Hampton Roads Bankshares, Inc. Acquires Gateway Financial Holdings, Inc.


NORFOLK, Va., Dec. 31, 2008 (GLOBE NEWSWIRE) -- Hampton Roads Bankshares, Inc. (Nasdaq:HMPR) (the "Company"), the financial holding company for Bank of Hampton Roads and Shore Bank, announced today that Gateway Financial Holdings, Inc. ("Gateway Financial Holdings") was merged with and into the Company. The transaction closed this morning at 9:30 a.m. Eastern time.

Each outstanding share of Gateway Financial Holdings common stock will be converted into 0.67 shares of the Company's common stock. Each outstanding share of each series of Gateway Financial Holdings preferred stock will be converted into one share of the Company's preferred stock with substantially identical rights. Shareholders can expect to receive exchange procedure instructions and documents in the mail during the week of January 5, 2009.

At the present time, Gateway Financial Holdings' previously wholly-owned subsidiary, Gateway Bank & Trust Co., will maintain its competitive distinction and brand by operating as a separate subsidiary of the Company. Gateway Bank & Trust Co. is a regional community bank with a total of thirty-seven full-service financial centers -- twenty-one in Virginia and sixteen in North Carolina.
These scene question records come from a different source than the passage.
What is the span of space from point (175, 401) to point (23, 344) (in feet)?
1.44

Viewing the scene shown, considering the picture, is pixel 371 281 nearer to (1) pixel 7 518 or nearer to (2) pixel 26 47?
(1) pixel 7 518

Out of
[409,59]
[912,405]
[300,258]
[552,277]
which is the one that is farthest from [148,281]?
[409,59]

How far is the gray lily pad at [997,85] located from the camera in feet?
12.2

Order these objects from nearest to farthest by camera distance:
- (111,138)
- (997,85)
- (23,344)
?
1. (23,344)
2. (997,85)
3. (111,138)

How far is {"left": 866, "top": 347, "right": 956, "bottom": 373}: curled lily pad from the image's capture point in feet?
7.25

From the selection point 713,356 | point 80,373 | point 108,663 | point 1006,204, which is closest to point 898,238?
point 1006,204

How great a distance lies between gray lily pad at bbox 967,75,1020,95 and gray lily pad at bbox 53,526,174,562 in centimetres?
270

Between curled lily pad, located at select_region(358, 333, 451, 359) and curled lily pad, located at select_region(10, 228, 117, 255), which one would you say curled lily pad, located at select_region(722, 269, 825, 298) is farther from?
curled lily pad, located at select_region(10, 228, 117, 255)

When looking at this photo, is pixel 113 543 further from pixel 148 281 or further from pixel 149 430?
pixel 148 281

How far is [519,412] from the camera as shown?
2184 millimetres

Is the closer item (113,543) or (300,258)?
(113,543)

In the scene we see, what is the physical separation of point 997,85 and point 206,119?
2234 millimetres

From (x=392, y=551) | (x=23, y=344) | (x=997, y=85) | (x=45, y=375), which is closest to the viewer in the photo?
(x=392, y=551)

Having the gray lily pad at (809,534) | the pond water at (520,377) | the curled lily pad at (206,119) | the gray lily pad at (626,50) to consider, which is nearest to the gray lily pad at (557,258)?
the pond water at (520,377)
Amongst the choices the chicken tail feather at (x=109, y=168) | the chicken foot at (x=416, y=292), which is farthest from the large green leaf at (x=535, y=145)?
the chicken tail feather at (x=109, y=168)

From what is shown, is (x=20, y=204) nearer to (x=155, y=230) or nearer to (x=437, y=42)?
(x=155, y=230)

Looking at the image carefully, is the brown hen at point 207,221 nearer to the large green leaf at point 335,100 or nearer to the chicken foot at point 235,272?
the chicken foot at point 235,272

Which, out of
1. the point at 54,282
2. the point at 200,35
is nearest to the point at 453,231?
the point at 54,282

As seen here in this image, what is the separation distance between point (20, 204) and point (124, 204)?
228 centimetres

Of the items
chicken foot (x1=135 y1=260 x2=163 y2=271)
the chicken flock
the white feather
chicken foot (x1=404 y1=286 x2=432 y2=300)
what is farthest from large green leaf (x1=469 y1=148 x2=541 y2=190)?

The Bank provides insurance through its Gateway Insurance Services, Inc. subsidiary, brokerage services through its Gateway Investment Services, Inc. subsidiary, mortgage banking services through its Gateway Bank Mortgage, Inc. subsidiary, and title insurance services through its Gateway Title Agency, Inc. subsidiary.

More than 96% of the shareholders of each institution who voted on the proposal at the respective shareholder meetings, voted in favor of the merger. Based on FDIC Call Report data from September 30, 2008, the Company is now one of the largest financial institutions headquartered in the Commonwealth of Virginia.

About Hampton Roads Bankshares

Hampton Roads Bankshares, Inc. is a financial holding company that was formed in 2001 and is headquartered in Norfolk, Virginia. The Company's primary subsidiaries are Bank of Hampton Roads, which opened for business in 1987; Shore Bank, which opened in 1961; and Gateway Bank & Trust Co., which opened in 1999. The Banks engage in general community and commercial banking business, targeting the needs of individuals and small to medium-sized businesses. Currently, Bank of Hampton Roads operates eighteen banking offices in the Hampton Roads region of southeastern Virginia. Shore Bank serves the Eastern Shore of Maryland and Virginia through eight banking offices and twenty-two ATMs. Gateway Bank & Trust Co. serves Virginia and North Carolina through thirty-seven banking offices. Through various affiliates, the Banks also offer mortgage banking services, insurance, title insurance and investment products. Shares of the Company's common stock are traded on the NASDAQ Global Select Market under the symbol HMPR. Additional information about the Company and its subsidiaries can be found at www.hamptonroadsbanksharesinc.com.

Certain statements in this report may constitute "forward-looking statements" within the meaning of the Private Securities Litigation Reform Act of 1995. Forward-looking statements are statements that include projections, predictions, expectations, or beliefs about events or results or otherwise are not statements of historical facts. Although the Company believes that its expectations with respect to certain forward-looking statements are based upon reasonable assumptions within the bounds of its existing knowledge of its business and operations, there can be no assurance that actual results, performance or achievements of the Company will not differ materially from any future results, performance or achievements expressed or implied by such forward-looking statements. Actual future results and trends may differ materially from historical results or those anticipated depending on a variety of factors. For an explanation of the risks and uncertainties associated with forward-looking statements, please refer to the Company's Annual Report on Form 10-K for the year ended December 31, 2007, and other reports filed and furnished to the Securities and Exchange Commission. The Company undertakes no obligation to update any forward-looking statements made in this press release and this release shall not constitute an offer to sell or the solicitation of an offer to buy securities in any jurisdiction in which such solicitation would be unlawful.